Sell-Side Analysts, Buy-Side Analysts and Positional Struggles in the Field of Financial Advice
Motivated by the knowledge gap in the academic literature about the practices of sell-side analysts and the discrepancy between the sell-side’s self-perceived significance and that reported by the buy-side, we explore the practices, worldviews and career paths of sell-side analysts. We interviewed 32 top-rated sell-side analysts based in various global financial centres Additionally, we interviewed 10 buy-side practitioners so as to situate the sell-side analyst narratives in a broader context.

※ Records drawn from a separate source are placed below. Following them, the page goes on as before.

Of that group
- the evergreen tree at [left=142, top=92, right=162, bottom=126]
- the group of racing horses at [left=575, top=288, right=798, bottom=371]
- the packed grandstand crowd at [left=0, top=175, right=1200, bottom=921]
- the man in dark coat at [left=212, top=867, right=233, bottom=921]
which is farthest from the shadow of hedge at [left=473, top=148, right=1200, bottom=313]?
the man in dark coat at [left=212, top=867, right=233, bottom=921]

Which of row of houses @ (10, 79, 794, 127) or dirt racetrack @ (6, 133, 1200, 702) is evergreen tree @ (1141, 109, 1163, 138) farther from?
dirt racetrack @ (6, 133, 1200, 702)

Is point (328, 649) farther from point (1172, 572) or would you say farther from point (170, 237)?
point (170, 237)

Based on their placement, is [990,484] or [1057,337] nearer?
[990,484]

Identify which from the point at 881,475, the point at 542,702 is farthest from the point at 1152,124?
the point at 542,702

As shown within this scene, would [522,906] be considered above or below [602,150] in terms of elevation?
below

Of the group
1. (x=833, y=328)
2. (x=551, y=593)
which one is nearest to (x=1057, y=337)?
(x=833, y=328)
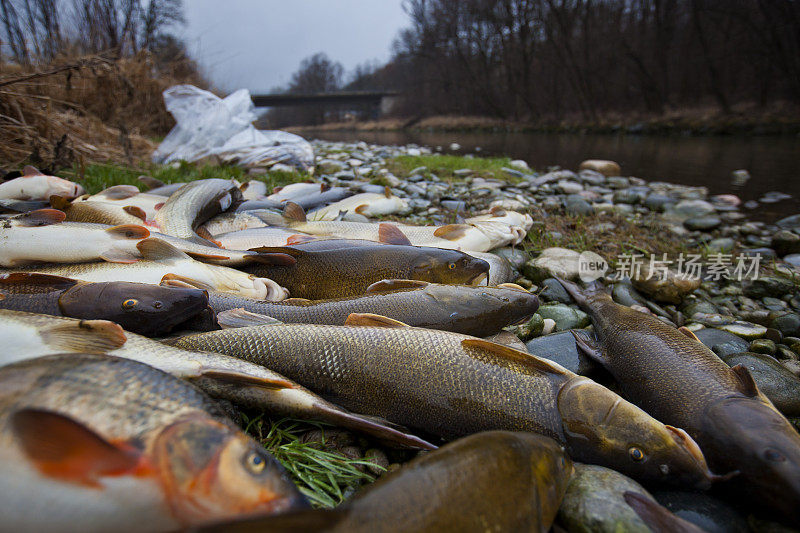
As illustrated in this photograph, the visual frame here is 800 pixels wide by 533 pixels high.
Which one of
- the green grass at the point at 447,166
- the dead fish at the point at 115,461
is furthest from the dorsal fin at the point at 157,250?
the green grass at the point at 447,166

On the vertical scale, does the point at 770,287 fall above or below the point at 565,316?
below

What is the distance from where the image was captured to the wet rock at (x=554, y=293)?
383 cm

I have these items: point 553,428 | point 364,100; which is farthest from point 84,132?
point 364,100

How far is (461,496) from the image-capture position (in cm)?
125

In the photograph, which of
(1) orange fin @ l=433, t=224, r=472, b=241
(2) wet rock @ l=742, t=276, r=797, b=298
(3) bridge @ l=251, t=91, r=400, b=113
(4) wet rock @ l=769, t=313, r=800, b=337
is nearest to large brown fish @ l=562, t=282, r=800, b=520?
(4) wet rock @ l=769, t=313, r=800, b=337

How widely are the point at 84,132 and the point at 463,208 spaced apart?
7.62 metres

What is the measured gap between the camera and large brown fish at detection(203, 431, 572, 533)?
1.10 meters

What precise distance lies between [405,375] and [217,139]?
9.12m

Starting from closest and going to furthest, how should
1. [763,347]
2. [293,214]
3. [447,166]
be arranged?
[763,347] → [293,214] → [447,166]

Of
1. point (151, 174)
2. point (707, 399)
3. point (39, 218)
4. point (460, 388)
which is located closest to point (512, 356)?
point (460, 388)

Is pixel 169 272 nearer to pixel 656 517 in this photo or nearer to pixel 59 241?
pixel 59 241

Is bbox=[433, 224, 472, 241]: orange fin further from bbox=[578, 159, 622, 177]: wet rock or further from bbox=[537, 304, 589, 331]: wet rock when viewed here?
bbox=[578, 159, 622, 177]: wet rock

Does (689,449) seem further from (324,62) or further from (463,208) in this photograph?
(324,62)

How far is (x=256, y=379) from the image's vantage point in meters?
1.90
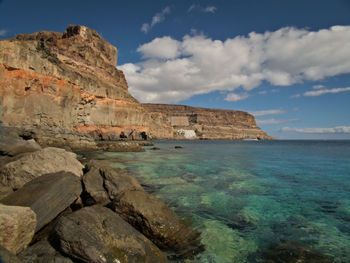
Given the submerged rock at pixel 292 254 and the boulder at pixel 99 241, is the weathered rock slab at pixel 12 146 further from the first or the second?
the submerged rock at pixel 292 254

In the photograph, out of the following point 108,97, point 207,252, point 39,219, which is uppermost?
point 108,97

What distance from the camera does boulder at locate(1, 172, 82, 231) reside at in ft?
14.5

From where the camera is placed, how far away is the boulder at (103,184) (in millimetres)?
5742

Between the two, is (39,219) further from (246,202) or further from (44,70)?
(44,70)

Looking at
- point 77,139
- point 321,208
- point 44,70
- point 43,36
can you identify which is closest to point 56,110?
point 44,70

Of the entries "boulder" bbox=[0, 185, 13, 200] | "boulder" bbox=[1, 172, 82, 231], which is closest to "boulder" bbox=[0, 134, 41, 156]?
"boulder" bbox=[0, 185, 13, 200]

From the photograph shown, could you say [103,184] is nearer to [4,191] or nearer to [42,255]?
[4,191]

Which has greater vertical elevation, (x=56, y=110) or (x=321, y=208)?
(x=56, y=110)

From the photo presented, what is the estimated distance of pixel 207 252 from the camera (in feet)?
14.5

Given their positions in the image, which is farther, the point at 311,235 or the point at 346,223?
the point at 346,223

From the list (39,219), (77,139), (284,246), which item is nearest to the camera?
(39,219)

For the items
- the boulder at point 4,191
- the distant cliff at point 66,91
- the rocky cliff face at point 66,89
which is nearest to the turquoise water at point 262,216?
the boulder at point 4,191

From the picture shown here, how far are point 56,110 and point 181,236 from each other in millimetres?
35764

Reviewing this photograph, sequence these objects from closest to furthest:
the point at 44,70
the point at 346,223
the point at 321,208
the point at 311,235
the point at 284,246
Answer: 1. the point at 284,246
2. the point at 311,235
3. the point at 346,223
4. the point at 321,208
5. the point at 44,70
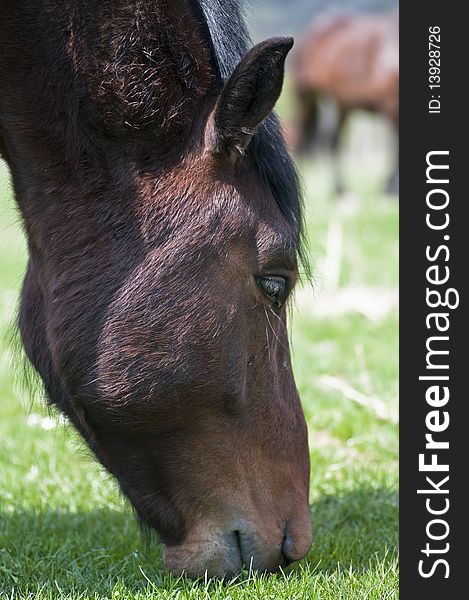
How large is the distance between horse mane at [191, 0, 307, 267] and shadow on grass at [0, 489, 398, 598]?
1.22m

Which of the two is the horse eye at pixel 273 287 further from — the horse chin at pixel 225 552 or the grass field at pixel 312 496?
the horse chin at pixel 225 552

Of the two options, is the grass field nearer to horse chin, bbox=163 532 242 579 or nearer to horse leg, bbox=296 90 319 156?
horse chin, bbox=163 532 242 579

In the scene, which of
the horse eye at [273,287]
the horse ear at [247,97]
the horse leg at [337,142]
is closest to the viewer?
the horse ear at [247,97]

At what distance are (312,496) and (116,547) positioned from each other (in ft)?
3.61

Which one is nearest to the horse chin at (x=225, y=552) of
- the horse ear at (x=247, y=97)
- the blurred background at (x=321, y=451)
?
the blurred background at (x=321, y=451)

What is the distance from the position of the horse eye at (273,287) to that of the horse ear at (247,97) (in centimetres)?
41

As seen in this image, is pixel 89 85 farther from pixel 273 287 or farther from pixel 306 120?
pixel 306 120

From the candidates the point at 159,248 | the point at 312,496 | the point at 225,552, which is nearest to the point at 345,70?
the point at 312,496

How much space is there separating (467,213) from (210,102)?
1057 millimetres

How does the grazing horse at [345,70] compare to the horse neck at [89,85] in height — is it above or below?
above

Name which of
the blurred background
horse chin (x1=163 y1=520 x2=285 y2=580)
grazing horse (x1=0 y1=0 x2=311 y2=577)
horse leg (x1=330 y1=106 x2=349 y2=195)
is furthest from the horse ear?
horse leg (x1=330 y1=106 x2=349 y2=195)

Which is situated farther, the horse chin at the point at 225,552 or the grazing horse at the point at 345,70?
the grazing horse at the point at 345,70

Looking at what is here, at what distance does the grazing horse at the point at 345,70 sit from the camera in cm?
2119

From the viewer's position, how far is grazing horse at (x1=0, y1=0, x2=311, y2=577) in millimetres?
2975
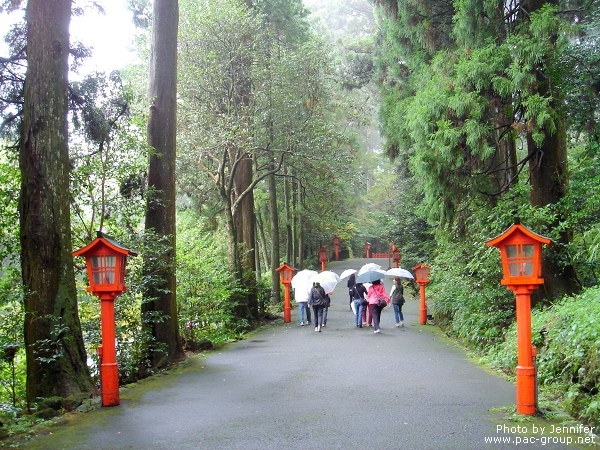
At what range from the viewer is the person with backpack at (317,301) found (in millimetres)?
17094

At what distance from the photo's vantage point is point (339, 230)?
43719mm

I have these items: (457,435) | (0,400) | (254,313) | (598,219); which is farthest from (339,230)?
(457,435)

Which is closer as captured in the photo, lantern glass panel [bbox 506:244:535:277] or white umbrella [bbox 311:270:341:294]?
lantern glass panel [bbox 506:244:535:277]

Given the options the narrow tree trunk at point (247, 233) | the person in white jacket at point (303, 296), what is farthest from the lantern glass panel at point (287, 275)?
the person in white jacket at point (303, 296)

In our analysis and theory-building we employ a Bourdieu-inspired conceptual framework (Bourdieu, 2005). From this perspective, we regard investors and sell-side analysts as actors engaged in a struggle for position taking within the field of financial advice, mobilising different forms of capital, in the form of specific types of expertise (Barley, 1996; Sundefur, 2015) in their struggle. This is reflected in the multiple audiences that analysts perceive as relevant and connect with and the diversity of rhetorical and discursive modes of operation that analysts mobilise. Our research, which posits multi-actor dynamics as the core phenomenon, contributes to literature in economic sociology and management about the roles that different actors play in the assessment and evaluation of financial assets and, in particular, about the centrality of valuation and legitimation practices in financial markets.